Another is the detail that cinema audiences see. Let me give you just one example.   I must have seen a dozen performances of Fille on the stage over the years including two in the last 9 months but I had never noticed the significance of the scarves until last night. At the beginning of Act II Simone picks two scarves out of a chest of drawers. Her daughter chooses the pink one at first but her mother wants to wear that and she gives her a yellow one.  During Act II Simone pops out to collect Thomas, Alain and the notary so that they can seal the marriage contract. Colas, however, has managed to sneak in to the parlour and is hiding below some sheaves of corn. He emerges and the lovers dance a pas de deux in which they exchange scarves. Colas was wearing a pink one and Simone finds Lise wearing a pink scarf and not the yellow one when she returns from her errand. It is her first intimation that something has been going on. That and the corn sheaves all over the floor rather than in the neat pile in which she had left them.
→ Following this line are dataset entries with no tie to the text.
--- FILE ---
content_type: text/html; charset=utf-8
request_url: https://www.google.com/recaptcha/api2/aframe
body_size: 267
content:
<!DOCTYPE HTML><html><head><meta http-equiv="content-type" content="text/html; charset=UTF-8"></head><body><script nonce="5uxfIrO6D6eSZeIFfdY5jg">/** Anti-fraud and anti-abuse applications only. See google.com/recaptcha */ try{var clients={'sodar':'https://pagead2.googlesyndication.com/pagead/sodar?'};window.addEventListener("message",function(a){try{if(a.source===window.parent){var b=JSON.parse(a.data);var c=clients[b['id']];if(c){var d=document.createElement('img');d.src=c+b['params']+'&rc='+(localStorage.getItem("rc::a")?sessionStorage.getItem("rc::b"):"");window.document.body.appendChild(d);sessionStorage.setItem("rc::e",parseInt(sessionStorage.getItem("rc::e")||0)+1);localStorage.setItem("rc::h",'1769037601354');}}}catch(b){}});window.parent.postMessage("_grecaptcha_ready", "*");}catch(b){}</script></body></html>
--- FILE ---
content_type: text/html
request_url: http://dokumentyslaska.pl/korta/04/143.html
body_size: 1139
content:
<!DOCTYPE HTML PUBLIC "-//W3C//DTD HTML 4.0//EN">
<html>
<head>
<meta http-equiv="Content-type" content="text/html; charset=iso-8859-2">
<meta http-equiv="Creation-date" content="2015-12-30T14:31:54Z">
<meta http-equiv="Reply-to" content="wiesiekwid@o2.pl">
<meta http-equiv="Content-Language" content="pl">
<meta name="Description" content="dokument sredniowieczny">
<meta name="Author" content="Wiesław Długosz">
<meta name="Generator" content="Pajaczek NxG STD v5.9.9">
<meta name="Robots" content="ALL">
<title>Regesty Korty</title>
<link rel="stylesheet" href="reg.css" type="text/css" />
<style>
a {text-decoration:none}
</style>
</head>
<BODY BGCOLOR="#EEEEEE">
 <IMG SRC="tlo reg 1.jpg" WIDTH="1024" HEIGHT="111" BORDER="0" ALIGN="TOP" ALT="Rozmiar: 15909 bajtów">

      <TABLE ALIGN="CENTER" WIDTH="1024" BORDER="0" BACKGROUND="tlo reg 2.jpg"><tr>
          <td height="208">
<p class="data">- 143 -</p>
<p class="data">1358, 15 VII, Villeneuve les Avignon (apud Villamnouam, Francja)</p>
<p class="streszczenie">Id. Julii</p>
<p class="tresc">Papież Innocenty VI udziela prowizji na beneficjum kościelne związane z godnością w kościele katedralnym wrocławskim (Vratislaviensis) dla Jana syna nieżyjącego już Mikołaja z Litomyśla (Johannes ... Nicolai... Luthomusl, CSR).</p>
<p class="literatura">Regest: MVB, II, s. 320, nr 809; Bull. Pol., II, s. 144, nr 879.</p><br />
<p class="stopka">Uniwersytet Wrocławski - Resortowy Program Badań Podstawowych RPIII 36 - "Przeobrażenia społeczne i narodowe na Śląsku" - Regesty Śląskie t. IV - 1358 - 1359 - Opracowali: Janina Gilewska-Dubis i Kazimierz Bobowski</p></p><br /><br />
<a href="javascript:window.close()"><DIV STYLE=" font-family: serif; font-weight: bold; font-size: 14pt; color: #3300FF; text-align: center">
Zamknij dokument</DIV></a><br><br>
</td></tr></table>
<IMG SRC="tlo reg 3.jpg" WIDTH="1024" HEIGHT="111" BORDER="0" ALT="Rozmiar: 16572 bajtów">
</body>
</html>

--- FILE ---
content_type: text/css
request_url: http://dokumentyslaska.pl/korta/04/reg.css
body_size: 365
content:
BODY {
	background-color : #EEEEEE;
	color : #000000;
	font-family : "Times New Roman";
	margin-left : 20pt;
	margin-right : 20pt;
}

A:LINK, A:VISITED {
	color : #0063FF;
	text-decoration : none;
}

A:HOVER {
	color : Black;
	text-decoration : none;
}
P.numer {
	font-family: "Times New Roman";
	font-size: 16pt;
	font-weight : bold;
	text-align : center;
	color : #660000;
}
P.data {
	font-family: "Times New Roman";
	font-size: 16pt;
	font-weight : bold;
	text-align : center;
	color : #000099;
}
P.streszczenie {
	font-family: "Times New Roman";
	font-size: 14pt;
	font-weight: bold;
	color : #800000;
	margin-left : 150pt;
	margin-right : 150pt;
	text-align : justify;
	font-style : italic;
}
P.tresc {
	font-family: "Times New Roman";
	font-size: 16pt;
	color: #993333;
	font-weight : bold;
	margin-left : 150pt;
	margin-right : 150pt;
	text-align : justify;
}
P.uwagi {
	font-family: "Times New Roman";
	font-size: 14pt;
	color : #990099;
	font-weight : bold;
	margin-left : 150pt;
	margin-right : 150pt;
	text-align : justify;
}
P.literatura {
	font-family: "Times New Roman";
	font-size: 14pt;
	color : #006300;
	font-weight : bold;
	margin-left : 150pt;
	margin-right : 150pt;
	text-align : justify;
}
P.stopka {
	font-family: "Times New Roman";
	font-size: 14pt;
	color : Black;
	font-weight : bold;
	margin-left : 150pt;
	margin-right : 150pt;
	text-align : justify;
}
So I learned a lot of new things about Ashton's ballet in the Huddersfield Odeon that I would never have discovered in the best seats of the stalls in the Opera House itself.  In the past I have compared the Royal Opera House's transmissions very unfavourably with Pathé Live's transmissions from Moscow. The House's transmissions are definitely getting better. They would be better still if they could hire the admirable Katerina Novikova.  I love Bussell but I want to remember her as a ballerina not as a TV celebrity. That's why I can never bring myself to watch Strictly. The House should also lose the tweets though I have to say that I smiled when someone said that he would never touch KFC again after seeing the hens in the ballet.

So what of the performance itself? Steven McRae was a splendid Colas. He is a great dancer with enormous charm and humour. I've never met the man but if I did I know I would take to him. I'm much less sure about Osipova. She is also a great dancer. Her jumps are magnificent. But there are some ballets where you don't need virtuosity and Ashton's Fille is one of them. You need a sweet dancer like Laura Morera who opened the season (see The Best Fille Ever 18 April 2015) or Maureya Lebowitz whom I saw in Nottingham last year (see Fille bien gardée - Nottingham 26 June 2014 27 June 2014). "Is this what Ashton intended?" I thought to myself as I watched the closing scene of Act II as Lise in her wedding dress leaps jubilantly round the stage. I feel really terrible expressing even the mildest reserve about Osipova. She is, as I said above, a great dancer and in some roles such as Tatiana in Cranko's Onegin she is perfect. I know she tried last night. Though she is not a natural Lise she is still a delight to watch.

As for the other dancers, I liked Philip Mosley's Simone very much. He is a fine character dancer. Paul Kay was good as Alain too as was Christopher Saunders as his father. I congratulate Michael Stojko as the cock and each of the hens. Meaghan Grace Hinkis told us how hot and uncomfortable it is to dance in the hen suit. "It's a real workout" she added. They only have a mesh aperture in the mask for vision and that headpiece can easily be dislodged. I liked all Lise's friends. But my favourite character artist yesterday was Gary Avis as the notaire. Not so much because of his dancing (though he is always good) but for his portrayal of a country solicitor. He must have some connection with the law because he reminds me of so many of those who have instructed me over the years.

Altogether, it was a lovely evening and it has tempted me back to the Huddersfield retail park for the encore on Sunday.